In one rural area of the same African country of Tanzania, a male farmer reports that less than half the people even have access to water, safe or not.

“The water supply is adequate only for about 45 percent of the total population living in the rural areas of Magu District, in Mwanza, Tanzania,” the farmer says. “The situation during the dry season becomes very difficult where the people are forced to travel about 8 to10 kilometers (4.5-to-6 miles) to look for drinking water. The water supply in urban areas is a little better where at least 54 percent of the population is accessible to piped water supply. All the water supply to the population is not safe for drinking. You need to boil it before drinking it. The major constraint is capital to finance improvements.”

Yet a young woman from Dar es Salaam, from a middle class family, reports that no water problems exist for her: “I usually get water anytime I want because there is water full time and my family can afford to pay the bills. There are no water problems here because the tap water which we use is clean and safe.”

“These three examples from Tanzania reflect a pattern of water problems that exist in many developing countries,” says Mr. Cosgrove. “In cities, the wealthy and middle class have access to a good water system that supplies safe water, while many urban poor are not connected, having to pay 10 times or even 100 times more for water that is not treated in any way. Rural people have even more trouble, reflected in the need to walk many miles to reach a water supply.”

Some responses demonstrate acute awareness by young people that they are inheriting a damaged world.

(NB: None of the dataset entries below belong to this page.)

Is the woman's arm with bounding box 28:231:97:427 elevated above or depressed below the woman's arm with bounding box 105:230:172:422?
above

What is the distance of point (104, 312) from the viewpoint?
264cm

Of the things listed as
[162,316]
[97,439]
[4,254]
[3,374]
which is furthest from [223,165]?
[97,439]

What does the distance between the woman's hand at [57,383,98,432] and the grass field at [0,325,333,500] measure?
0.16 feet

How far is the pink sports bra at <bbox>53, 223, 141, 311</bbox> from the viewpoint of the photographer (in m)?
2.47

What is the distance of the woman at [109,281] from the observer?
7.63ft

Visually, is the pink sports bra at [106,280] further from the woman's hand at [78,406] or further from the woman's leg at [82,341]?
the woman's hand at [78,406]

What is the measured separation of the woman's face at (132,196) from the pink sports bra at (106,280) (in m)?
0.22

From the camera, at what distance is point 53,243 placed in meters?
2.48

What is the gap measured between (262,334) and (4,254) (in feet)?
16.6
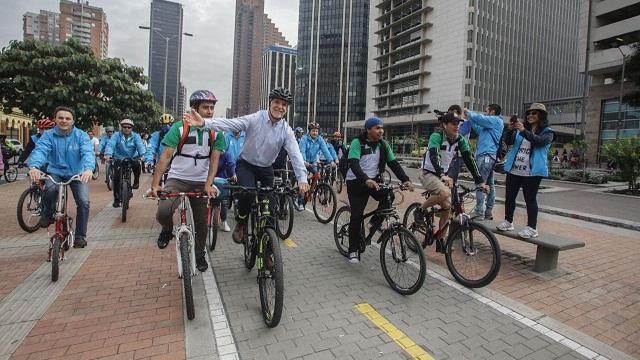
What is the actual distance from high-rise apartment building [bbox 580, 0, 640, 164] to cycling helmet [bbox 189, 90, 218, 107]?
142 feet

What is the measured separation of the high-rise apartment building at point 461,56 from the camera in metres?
63.3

“The way in which we treated our beautiful waters is not very pleasant and is destroying Mother Nature,” says a male student in Speighstown, Barbados. “Have you ever seen the river channel of Speighstown? You’ll see it is full of sweepings and it’s green and putrid. We must do something, because we are damaging our island and ourselves. This does not show anything well of us. It means that we did not worry about us, about our families, about our country or about people who live in Barbados.”

A professor from another Caribbean island nation, Trinidad and Tobago, warns about pollution from the oil industry: “We can find polluting agents related to the activities of oil industry in the mud and the water, which comes from the transport ships or the oil storage tanks,” the professor says. “They are toxic for the fish, plankton and the mangrove forest.”

An Indian man laments the unplanned urbanization that has destroyed two rivers he once drank from: “Shillong, a picturesque hill resort and the capital city of Meghalaya state in northeastern India, is drained by two rivers, namely, Umkhrah and Umshirpi. They once had sparkling clear water that could be drunk straight from the stream without any treatment. Sadly enough, unplanned urbanization accompanied by the cropping up of slums along the stream banks have now degraded their water quality so much that in most places, their water is unfit for human use. The water has high chemical content, and is contaminated with fecal coli bacteria. Thus, a lack of human concern has poisoned and strangled these once beautiful ‘songs of nature.'”

Forum staff members are cataloguing all entries and will direct submissions towards the appropriate working groups that are preparing sessions for the World Water Forum. As a Brazilian student says: “A global effort dealing with water issues is necessary. Water is a very critical subject. People in general are very irresponsible when dealing with water matters. The way to solve water problems is education and awareness. Many important measures are being taken by the government and private companies together with the population in order to reduce devastation in the southeast of Brazil. This kind of action is very helpful and it would be great if it can be duplicated around the world. The Water would give us thanks.”